Il a appelé à ce «que cessent les ingérences étrangères et les actes unilatéraux de ceux qui prétendent gagner de nouvelles positions à la faveur de la guerre» en Libye.

«Les choses ne peuvent se poursuivre ainsi. La Tunisie est l’un des pays qui en souffrent le plus», a renchéri pour sa part le président tunisien, en référence aux risques de déstabilisation aux portes de son pays. Kais Saied, dont c’était le deuxième voyage à l’étranger, après l’Algérie, depuis son élection en décembre, a mis en garde contre une «partition de la Libye», qui serait «un danger pour toute la région».

Ankara, principal soutien international du GNA

La Turquie est devenue le principal soutien international du gouvernement d’union nationale (GNA) de Tripoli, qui a repris début juin le contrôle de l’ensemble du nord-ouest de la Libye en faisant reculer les forces du maréchal Khalifa Haftar, l’homme fort de l’est du pays.

Le ton ne cesse de monter entre Paris et Ankara. La France affirme que la Turquie fournit massivement des armes au GNA en violation d’un embargo des Nations unies. La Turquie accuse de son côté Paris de soutenir le maréchal Haftar, et d’être le «sous-traitant de certains pays de la région» dans la crise libyenne, une allusion aux Emirats et à l’Egypte.

Paris s’est toujours défendue de tout soutien au maréchal Haftar. Lundi, le président français a d’ailleurs pris soin de dénoncer «toutes les incursions», celle de la Turquie qui a envoyé des milliers de combattants syriens, comme celle de la Russie via les mercenaires du groupe Wagner.

Il a pointé toutefois «l’inquiétude légitime du président (égyptien) Sissi lorsqu’il voit des troupes arriver à sa frontière».

Les forces du GNA visent désormais la ville côtière de Syrte (450 km à l’est de Tripoli), verrou stratégique vers l’Est contrôlé par le maréchal Haftar.

Mort cérébrale de l’Otan

Le président égyptien Abdel Fattah al-Sissi a prévenu samedi que toute avancée des pro-GNA vers Syrte pourrait entraîner une intervention «directe» de son pays dans le conflit.
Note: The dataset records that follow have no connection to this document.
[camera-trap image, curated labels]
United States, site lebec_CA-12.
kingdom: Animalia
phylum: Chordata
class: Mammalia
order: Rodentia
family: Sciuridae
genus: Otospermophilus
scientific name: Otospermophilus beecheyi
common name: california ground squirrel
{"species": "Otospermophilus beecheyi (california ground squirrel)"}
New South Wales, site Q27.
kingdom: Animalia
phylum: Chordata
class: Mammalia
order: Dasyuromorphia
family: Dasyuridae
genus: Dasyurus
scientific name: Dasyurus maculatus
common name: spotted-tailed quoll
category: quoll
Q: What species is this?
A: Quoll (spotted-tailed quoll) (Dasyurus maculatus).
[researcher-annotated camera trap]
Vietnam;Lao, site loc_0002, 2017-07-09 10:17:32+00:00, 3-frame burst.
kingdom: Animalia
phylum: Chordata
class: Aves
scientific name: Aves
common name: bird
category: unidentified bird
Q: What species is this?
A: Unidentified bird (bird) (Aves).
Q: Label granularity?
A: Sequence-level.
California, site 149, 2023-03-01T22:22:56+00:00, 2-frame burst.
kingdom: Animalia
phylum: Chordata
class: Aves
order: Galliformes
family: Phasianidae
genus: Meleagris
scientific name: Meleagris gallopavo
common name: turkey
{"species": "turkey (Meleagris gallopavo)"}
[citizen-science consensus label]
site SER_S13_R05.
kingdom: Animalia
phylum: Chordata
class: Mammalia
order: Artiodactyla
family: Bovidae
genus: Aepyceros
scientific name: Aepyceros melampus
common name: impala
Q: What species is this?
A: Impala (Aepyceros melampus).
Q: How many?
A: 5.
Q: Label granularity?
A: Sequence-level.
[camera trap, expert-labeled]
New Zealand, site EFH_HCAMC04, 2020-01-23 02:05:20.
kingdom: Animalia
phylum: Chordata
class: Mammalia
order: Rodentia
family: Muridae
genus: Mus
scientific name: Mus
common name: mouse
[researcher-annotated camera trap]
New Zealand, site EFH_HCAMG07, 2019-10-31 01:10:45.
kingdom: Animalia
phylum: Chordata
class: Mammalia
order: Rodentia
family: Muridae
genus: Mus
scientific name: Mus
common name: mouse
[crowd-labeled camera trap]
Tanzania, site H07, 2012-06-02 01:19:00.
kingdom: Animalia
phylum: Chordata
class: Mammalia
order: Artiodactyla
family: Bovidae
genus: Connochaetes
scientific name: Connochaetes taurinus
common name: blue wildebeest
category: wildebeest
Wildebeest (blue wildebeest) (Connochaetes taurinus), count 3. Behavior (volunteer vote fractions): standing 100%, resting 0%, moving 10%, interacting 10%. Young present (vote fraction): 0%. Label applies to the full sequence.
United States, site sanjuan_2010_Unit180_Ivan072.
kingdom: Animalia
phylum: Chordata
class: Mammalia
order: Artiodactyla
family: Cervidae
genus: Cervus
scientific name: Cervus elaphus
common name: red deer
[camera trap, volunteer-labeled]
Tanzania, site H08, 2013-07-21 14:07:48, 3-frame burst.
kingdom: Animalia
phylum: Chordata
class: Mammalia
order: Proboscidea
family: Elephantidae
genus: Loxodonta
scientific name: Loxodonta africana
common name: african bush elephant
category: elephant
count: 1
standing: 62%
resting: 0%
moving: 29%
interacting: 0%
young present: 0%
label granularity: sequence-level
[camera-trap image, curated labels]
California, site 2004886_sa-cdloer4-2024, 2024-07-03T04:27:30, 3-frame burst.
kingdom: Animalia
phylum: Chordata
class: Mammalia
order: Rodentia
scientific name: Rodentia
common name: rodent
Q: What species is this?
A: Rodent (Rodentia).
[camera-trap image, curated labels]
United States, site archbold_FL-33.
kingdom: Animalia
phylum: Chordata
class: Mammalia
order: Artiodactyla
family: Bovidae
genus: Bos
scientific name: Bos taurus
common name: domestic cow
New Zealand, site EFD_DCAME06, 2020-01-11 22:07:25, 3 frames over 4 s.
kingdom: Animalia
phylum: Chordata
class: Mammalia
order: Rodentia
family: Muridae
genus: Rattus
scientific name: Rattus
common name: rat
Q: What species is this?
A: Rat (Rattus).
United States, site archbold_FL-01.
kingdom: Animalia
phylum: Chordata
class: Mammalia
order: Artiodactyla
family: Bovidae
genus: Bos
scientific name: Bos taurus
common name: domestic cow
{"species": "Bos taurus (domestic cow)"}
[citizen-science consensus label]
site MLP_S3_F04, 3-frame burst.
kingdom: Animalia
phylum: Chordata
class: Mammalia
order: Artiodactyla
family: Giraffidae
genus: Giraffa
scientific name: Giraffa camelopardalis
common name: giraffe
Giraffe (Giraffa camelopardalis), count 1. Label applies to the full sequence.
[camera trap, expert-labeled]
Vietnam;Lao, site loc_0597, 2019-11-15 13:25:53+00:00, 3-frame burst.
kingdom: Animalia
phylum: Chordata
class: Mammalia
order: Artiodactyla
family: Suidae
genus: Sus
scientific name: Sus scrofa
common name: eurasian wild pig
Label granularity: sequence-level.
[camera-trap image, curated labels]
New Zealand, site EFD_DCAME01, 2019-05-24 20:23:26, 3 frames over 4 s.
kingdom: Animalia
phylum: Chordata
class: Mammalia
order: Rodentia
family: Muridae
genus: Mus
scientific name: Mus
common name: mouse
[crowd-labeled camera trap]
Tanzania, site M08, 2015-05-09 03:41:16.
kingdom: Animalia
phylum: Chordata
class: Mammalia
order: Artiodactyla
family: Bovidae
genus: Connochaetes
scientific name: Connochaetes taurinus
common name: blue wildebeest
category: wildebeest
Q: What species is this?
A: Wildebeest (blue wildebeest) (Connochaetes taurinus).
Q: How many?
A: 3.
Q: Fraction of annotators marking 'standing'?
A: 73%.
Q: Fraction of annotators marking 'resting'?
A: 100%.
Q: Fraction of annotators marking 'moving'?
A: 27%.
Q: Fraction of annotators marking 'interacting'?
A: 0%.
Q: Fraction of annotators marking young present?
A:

Le GNA, reconnu par l’Onu, a dénoncé pour sa part comme une “déclaration de guerre” les menaces de l’Egypte.

Emmanuel Macron a réitéré au passage sa crainte d’une «mort cérébrale» de l’Otan – comme fin 2019 – en raison des tensions récurrente avec la Turquie, également membre de l’Alliance, et du manque de coordination entre ses membres.

La France avait déjà reproché à la Turquie à l’automne dernier d’avoir lancé une offensive contre des milices kurdes syriennes engagées au côté des Américains et des Européens dans la lutte contre le groupe Etat islamique (EI). Paris accuse cette fois la marine turque d’avoir eu un comportement “extrêmement agressif” à l’encontre d’une de ses frégates en Méditerranée début juin.

«Je considère que c’est une des plus belles démonstrations qui soient» de «cette mort cérébrale», a martelé Emmanuel Macron, jugeant «intolérable» qu’une telle confrontation entre deux membres de l’Otan ait donné lieu à «si peu de dénonciation».

«Tant que nous continuerons, membres de l’Otan, Européens, parties prenantes de ce sujet à être faibles dans nos propos ou à manquer de clarté, nous laisserons le jeu des puissances non coopératives se faire», a-t-il asséné.

La joute verbale entre les deux pays semble ne plus cesser de s’accélérer. Ankara a arrêté quatre de ses ressortissants soupçonnés d’espionnage pour le compte de la France, a rapporté lundi un journal progouvernemental turc. Aucune confirmation de source indépendante n’a pu être obtenue.

Avec AFP

[VIDÉO] Justin Trudeau se moque de Donald Trump

Les dirigeants français, britannique, canadien et néerlandais ont été surpris par les caméras alors qu’ils semblaient se moquer de Donald Trump lors de la réception donnée à Buckingham Palace mardi soir, lors du sommet du 70e anniversaire de l’Otan. Vexé, le président américain a déploré mercredi «l’hypocrisie» du Premier ministre canadien, Justin Trudeau, dont les commentaires ont été les plus audibles et a annulé sa conférence de presse.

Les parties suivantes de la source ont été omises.